··· Dataset ···
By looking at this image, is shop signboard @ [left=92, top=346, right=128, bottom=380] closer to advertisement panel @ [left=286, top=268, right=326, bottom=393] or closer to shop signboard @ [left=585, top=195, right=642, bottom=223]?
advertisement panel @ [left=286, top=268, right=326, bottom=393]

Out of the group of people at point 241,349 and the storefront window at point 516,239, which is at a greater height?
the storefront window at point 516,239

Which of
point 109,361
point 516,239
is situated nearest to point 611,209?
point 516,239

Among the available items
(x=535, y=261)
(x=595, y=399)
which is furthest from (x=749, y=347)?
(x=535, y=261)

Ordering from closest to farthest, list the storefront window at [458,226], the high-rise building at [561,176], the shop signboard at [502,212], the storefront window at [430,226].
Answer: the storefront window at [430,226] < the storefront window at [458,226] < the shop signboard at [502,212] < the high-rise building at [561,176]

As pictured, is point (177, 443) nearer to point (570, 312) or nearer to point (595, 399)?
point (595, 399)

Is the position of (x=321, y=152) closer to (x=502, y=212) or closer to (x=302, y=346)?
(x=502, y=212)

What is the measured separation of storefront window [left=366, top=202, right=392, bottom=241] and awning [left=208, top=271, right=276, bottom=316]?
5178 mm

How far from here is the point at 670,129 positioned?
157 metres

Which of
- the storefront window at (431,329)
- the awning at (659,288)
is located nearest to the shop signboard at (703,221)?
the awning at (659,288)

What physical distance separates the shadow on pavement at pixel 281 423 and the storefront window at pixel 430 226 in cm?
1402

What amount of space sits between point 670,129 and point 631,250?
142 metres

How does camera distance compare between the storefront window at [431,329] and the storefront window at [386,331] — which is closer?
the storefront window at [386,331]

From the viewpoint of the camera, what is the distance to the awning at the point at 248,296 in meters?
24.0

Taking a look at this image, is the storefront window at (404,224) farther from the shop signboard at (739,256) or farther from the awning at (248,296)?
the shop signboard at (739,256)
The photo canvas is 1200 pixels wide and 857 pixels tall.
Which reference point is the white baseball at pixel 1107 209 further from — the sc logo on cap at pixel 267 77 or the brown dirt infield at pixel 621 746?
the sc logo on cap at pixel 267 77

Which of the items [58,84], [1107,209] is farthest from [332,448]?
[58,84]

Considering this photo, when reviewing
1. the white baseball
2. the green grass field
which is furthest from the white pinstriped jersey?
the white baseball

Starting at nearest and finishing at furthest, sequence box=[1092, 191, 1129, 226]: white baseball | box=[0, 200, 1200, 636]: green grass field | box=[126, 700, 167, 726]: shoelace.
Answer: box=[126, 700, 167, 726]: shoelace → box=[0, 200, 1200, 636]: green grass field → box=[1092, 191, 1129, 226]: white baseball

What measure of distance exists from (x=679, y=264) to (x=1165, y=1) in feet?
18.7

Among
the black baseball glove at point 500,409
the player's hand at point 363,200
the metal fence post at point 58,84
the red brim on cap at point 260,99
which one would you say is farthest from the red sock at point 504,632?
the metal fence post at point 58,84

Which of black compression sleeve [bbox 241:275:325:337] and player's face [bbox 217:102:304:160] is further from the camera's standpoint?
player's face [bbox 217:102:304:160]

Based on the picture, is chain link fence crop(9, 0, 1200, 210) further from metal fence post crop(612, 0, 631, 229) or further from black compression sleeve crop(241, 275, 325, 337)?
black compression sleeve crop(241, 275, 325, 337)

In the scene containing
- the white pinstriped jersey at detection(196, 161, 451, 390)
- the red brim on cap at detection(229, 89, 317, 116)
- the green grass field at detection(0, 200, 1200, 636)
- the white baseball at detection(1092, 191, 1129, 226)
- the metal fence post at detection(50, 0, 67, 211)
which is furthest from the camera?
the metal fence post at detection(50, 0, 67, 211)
···
Exercise: Copy out everything from the line containing "The photo canvas" down to the end of the records, with no changes, both ends included.

Answer to this task:
The photo canvas is 1200 pixels wide and 857 pixels tall.
Which reference point is the white baseball at pixel 1107 209 further from — the sc logo on cap at pixel 267 77 or the brown dirt infield at pixel 621 746?
the sc logo on cap at pixel 267 77

Which of the items [58,84], [1107,209] is farthest from [332,448]?
[58,84]

Considering this photo, when reviewing
1. the white baseball
2. the green grass field
which is furthest from the white pinstriped jersey?
the white baseball

Starting at nearest and finishing at furthest, sequence box=[1092, 191, 1129, 226]: white baseball | box=[0, 200, 1200, 636]: green grass field | box=[126, 700, 167, 726]: shoelace.
Answer: box=[126, 700, 167, 726]: shoelace → box=[0, 200, 1200, 636]: green grass field → box=[1092, 191, 1129, 226]: white baseball

What measure of distance exists from (x=679, y=264) to (x=1165, y=1) in feet?
18.7

Among
the black baseball glove at point 500,409
the player's hand at point 363,200
the metal fence post at point 58,84
the red brim on cap at point 260,99
which one would you say is farthest from the red sock at point 504,632?
the metal fence post at point 58,84

Which of black compression sleeve [bbox 241:275:325:337] and player's face [bbox 217:102:304:160] is further from the camera's standpoint?
player's face [bbox 217:102:304:160]

Based on the picture, is chain link fence crop(9, 0, 1200, 210) further from metal fence post crop(612, 0, 631, 229) or further from black compression sleeve crop(241, 275, 325, 337)?
black compression sleeve crop(241, 275, 325, 337)

In the scene containing
- the white pinstriped jersey at detection(196, 161, 451, 390)
- the red brim on cap at detection(229, 89, 317, 116)
- the green grass field at detection(0, 200, 1200, 636)
- the white baseball at detection(1092, 191, 1129, 226)
- the metal fence post at detection(50, 0, 67, 211)
which is furthest from the camera?
the metal fence post at detection(50, 0, 67, 211)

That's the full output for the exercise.